A set of ancient stone tools found in northern Spain is giving fresh weight to the idea that North Africa shaped early human technology in Europe far earlier than many researchers thought. The study centers on stone tools from the Revilleja de Valparaíso site and argues that North Africa may have influenced the Iberian Peninsula about 700,000 years ago.

The study, published in Quaternary Science Reviews, was led by Francisco-Javier García-Vadillo of the Catalan Institute of Human Paleoecology and Social Evolution (IPHES) in Spain.

The team examined a quartzite tool assemblage from Revilleja de Valparaíso, a site near Hortigüela in Burgos. The tools were recovered from an alluvial deposit in a strategic river corridor between the Arlanza and Valparaíso rivers.

Researchers dated the deposit to about 696,000 years ago, with an uncertainty of 32,000 years. They used two independent methods, terrestrial cosmogenic nuclides and electron spin resonance on quartz, and then combined the results through Bayesian modeling.

Stone tools in North Africa gain an earlier European context

Researchers say Revilleja de Valparaíso is the first Large Flake Acheulean site in Western Europe with this kind of numerical date from that period. They argue that this pushes back the presence of this technological tradition in Iberia and challenges the view that such influence arrived much later.

The excavated assemblage is small, with 13 artifacts recovered in a stratigraphic context. Ten came from the lower gravel layer that was directly tied to the dating results. The pieces include flakes, cores, handaxes, picks, and a chopping tool.
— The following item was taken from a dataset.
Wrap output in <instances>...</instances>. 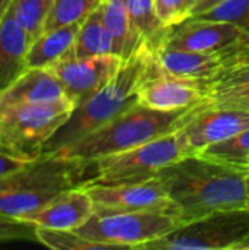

Diagram of a handaxe showing distal fracture
Diagram of a handaxe showing distal fracture. Credit: Francisco-Javier García-Vadillo / CC BY-NC-ND 4.0

Most were made from local quartzite. Several of the large cutting tools were shaped on flakes, a key feature that researchers link to the Large Flake Acheulean tradition.

The study argues that these traits connect the Spanish site more closely to Acheulean traditions seen in North Africa than to early Acheulean sites north of the Pyrenees.

In particular, researchers point to the large flakes, the shaping of handaxes on flakes, and the range of large cutting tools. They say those features match technological patterns documented in North African assemblages.

Spanish site points to an earlier cross-Mediterranean tool tradition

The study also argues that Western Europe around 700,000 years ago did not host a single, uniform Acheulean culture. Instead, researchers describe a more complex picture.

They say one tradition developed north of the Pyrenees, while another, tied to the Large Flake Acheulean, reached Iberia from south of the Strait of Gibraltar.

Researchers say the findings place the roots of the Iberian Acheulean earlier than 500,000 years ago and suggest the Strait of Gibraltar was not a late or secondary route.